Series $A = \sum_{n=1}^\infty\frac{1}{\ln(n+1/n)}$ diverges by the comparison test (wolfram). I want to compare $\sum_{n=1}^\infty\frac{\sin^4n}{\ln(n+1/n)}$ with series $A$.
How can I prove that series $A$ diverges? Or maybe there are other methods?
On
First, note that there exists $\delta$ such that $|\sin^4(x)|<\delta$ implies $|\sin^4(x+1)|>\delta$. To see this, draw a circle. The angles $x$ for which $|\sin(x)|<\delta$ correspond so arcs around $(1,0)$ (at angle $0$) and $(-1,0)$ (at angle $\pi$), so if these arcs are small enough, which corresponds to $\delta$ being small, then adding $1$ to some angle inside these arcs will go to a new point outside these arcs.

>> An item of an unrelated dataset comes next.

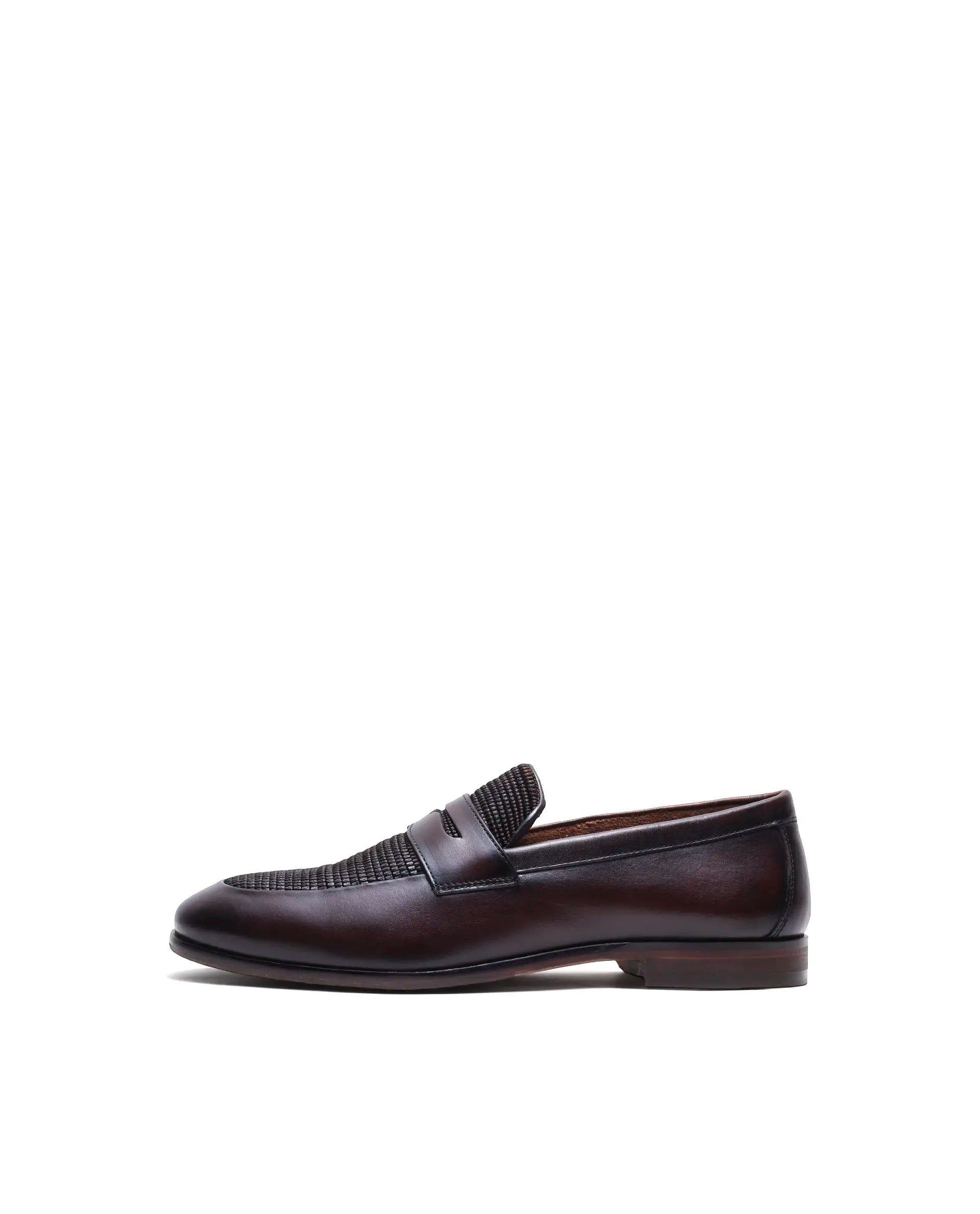 Rare Rabbit Men's Zeno Wood Leather Mocassin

In fact, any $\delta<\sin((\pi-1)/2))^4$ works. I will let you work out the details. Anyway, fix some $\delta$ with this property.
By the choice of $\delta$, for each $n$ we can pick a number $k_n\in\left\{n,n+1\right\}$ with $\sin^4(n_k)>\delta$. Then $$\sum_{n=1}^\infty\frac{\sin^4(n)}{\ln(n+1/n)}\geq\delta\sum_{n=1}^\infty\frac{1}{\ln(k_n+1/k_n)}$$ so we simply need to show that the RHS diverges.

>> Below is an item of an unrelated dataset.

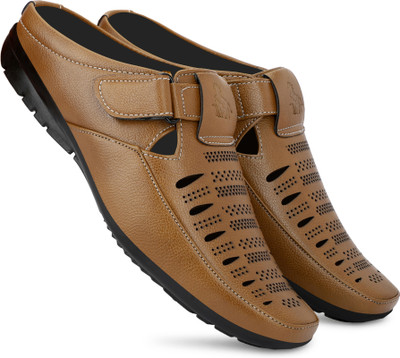 Blue Horse Half Sandals For Men Flats(Tan , 10)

Lemma: Let $(a_n)$ be a decreasing sequence of positive numbers. For each $n$, pick a number $k_n\in\{n,n+1\}$. Then $\sum_n a_n$ converges iff $\sum_n a_{k_n}$ converges.

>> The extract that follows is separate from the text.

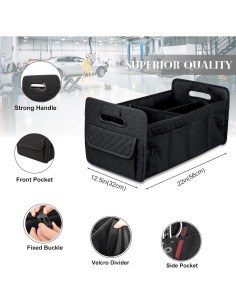 Organizador de Maletero JiatuA Plegable 55.88x31.75cm Negro 2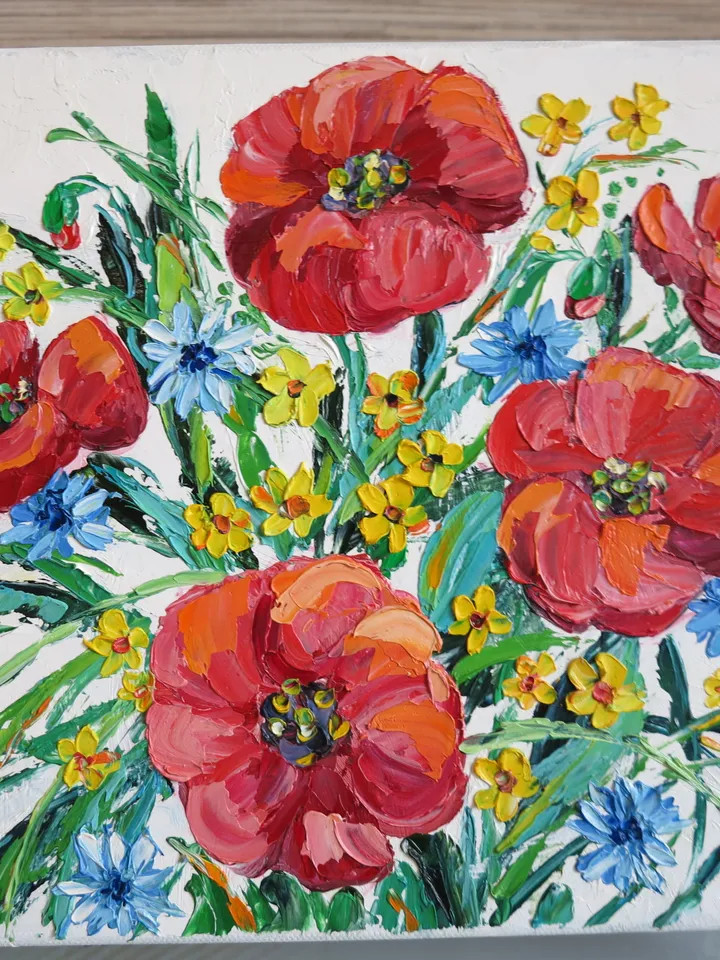 Oil Painting With Red Flowers Original Art Impasto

To finish, apply the lemma above with $a_n=\frac{1}{\ln(n+1/n)}$.
Proof: Suppose $\sum_n a_{k_n}$ converges. For each $n$, let $p_n$ be the only element of $\{n,n+1\}\setminus\{k_n\}$. Since $a_n$ is decreasing, $k_n>p_{n+1}$. Therefore, $$\sum_n a_n=\sum_n a_{p_n}+a_{k_n}\leq a_{p_1}+2\sum_n a_{k_n}<\infty.$$ The other implication is trivial. QED
On
Note that $\sin^4(t) + \sin^4(t+1)$ is continuous and nonnegative, is never $0$ and is periodic. It follows that there is a constant $c> 0$ such that $\sin^4(t) + \sin^4(t+1) > c$ for all $t.$ Also note that $\sin^4(n)/\ln (n+1/n) \ge \sin^4(n)/\ln (2n).$ So it's enough to show the series $\sum \sin^4(n)/\ln (2n) = \infty.$ Here observe that
$$ \frac{\sin^4(2n)}{\ln (2(2n))} + \frac{\sin^4(2n+1)}{\ln (2(2n+1))} \ge \frac{\sin^4(2n) + \sin^4(2n+1)}{\ln (4n+2)} \ge \frac{c}{\ln (4n+2)}.$$
Since $\sum_{n=1}^{\infty} c/\ln (4n+2) = \infty,$ the original series diverges too.
Note that $$ \sin^4 n = (\sin^2 n)^2 = \left( \frac{1 - \cos 2n }2 \right)^2 = \frac{1 - 2\cos 2n + \cos^2 2n}4 $$ $$ = \frac{1-2\cos 2n}4 + \frac{1+2\cos 4n}8 = \frac38-\frac{\cos 2n}2+\frac{\cos 4n}4. $$ We split the sum into three parts: $$ \sum_{n=1}^{\infty} \frac{\sin^4 n }{\ln(n+\frac1n)} = \sum_{n=1}^{\infty} \frac38 \frac1{\ln(n+\frac1n)} - \sum_{n=1}^{\infty} \frac{\cos 2n}{2\ln(n+\frac1n)} + \sum_{n=1}^{\infty} \frac{\cos 4n}{4\ln(n+\frac1n)}=\Sigma_1 - \Sigma_2 + \Sigma_3. $$ It is easy to see that $\Sigma_1$ diverges by a comparison with $\sum 1/n$.
For the remaining sums, consider the bounded partial sums $$ S_{1,N}=\sum_{n\leq N} \cos 2n, \ \ S_{2,N} = \sum_{n\leq N} \cos 4n. $$ Then by Dirichlet's Test, the two sums $\Sigma_2$ and $\Sigma_3$ are convergent.
Thus, by combining three sums, we see that the series in question is divergent.